# The exercise
Reproduce the part of the material that opens with the line containing "Given the image: Show me where cell is." and closes with the line containing "<instances>", swapping "return" for "provide" and leaving everything else unchanged.

# Exercise material
------------------------

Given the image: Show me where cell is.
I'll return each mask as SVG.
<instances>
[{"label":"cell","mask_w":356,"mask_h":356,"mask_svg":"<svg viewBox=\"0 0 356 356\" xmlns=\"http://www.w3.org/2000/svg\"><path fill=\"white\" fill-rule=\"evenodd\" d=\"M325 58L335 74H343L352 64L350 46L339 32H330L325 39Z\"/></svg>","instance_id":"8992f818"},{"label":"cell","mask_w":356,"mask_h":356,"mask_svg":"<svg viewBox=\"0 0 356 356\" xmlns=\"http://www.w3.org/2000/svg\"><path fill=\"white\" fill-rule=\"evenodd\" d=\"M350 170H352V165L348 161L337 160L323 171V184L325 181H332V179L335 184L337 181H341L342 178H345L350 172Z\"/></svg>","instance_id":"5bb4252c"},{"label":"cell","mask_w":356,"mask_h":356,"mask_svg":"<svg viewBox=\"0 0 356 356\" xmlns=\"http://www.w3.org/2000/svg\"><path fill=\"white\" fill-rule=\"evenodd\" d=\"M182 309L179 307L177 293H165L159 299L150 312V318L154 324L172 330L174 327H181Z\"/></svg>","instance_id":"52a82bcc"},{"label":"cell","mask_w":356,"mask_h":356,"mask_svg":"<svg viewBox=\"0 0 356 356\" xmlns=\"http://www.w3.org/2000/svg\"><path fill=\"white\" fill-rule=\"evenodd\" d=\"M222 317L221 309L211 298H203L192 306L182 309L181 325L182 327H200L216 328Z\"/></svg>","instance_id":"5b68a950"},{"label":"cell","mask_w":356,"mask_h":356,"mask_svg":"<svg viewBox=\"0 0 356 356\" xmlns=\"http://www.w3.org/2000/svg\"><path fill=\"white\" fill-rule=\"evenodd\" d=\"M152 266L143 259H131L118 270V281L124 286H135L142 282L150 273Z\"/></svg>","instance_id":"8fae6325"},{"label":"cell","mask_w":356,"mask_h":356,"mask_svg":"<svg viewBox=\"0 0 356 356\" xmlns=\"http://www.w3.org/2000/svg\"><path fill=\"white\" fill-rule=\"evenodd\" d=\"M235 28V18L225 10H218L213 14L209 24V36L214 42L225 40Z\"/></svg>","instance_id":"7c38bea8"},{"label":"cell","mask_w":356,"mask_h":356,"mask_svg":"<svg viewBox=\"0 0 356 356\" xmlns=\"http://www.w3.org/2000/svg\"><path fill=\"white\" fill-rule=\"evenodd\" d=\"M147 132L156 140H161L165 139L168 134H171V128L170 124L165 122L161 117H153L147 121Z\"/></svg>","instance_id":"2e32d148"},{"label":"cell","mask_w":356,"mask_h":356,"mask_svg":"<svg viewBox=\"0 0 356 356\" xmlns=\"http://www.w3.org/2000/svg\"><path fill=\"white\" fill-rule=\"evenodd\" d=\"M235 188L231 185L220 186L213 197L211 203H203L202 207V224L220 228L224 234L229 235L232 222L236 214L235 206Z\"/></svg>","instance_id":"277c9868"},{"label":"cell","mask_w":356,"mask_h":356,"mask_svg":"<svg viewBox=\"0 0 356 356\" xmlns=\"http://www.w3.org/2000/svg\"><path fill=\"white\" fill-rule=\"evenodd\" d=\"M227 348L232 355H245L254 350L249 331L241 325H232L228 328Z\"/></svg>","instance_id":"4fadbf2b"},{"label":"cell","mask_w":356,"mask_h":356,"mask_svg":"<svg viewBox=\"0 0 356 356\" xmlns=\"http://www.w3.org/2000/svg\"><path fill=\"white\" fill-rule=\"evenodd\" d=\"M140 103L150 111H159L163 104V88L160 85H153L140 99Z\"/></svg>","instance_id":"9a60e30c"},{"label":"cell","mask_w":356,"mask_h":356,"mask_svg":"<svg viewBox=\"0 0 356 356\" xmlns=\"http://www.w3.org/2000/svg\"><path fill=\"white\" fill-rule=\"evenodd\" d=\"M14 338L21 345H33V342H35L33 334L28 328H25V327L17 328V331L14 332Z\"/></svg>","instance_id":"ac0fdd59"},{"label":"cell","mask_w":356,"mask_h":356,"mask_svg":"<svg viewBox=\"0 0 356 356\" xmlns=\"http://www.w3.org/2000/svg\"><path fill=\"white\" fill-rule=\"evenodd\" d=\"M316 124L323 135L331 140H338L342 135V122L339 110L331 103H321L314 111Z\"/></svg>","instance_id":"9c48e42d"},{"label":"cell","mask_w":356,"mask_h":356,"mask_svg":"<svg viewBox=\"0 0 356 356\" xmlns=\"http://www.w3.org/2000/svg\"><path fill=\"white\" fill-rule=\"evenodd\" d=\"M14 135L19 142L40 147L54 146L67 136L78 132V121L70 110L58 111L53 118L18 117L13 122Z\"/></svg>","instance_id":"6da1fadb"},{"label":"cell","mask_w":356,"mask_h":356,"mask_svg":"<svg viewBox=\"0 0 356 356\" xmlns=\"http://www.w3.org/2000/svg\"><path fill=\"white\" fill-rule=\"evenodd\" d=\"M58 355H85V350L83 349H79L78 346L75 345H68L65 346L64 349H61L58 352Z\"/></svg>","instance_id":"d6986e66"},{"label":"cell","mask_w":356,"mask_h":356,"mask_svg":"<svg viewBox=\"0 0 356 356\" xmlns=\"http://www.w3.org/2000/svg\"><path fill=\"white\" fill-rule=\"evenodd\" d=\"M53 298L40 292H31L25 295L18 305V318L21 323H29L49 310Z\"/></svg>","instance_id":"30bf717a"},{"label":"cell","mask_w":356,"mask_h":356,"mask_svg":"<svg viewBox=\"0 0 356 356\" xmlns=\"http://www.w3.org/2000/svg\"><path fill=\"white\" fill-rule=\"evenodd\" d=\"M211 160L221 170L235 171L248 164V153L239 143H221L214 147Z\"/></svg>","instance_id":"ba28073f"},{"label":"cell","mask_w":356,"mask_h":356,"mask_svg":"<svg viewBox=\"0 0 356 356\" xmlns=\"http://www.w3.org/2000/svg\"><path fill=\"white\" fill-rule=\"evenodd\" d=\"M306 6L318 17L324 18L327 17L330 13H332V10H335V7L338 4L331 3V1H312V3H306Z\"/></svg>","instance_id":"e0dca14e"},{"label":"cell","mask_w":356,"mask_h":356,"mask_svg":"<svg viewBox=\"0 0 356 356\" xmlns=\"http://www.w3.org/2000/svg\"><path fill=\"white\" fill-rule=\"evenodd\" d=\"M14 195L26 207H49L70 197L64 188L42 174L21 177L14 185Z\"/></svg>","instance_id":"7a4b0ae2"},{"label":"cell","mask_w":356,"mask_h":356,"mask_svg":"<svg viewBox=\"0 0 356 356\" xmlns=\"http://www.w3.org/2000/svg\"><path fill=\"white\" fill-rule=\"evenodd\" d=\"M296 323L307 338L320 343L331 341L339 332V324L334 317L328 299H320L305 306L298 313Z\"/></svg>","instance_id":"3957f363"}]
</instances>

------------------------

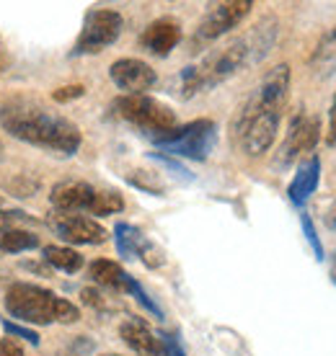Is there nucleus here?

------------------------

# Solution for this exercise
Given the image: Show me where cell is.
I'll provide each mask as SVG.
<instances>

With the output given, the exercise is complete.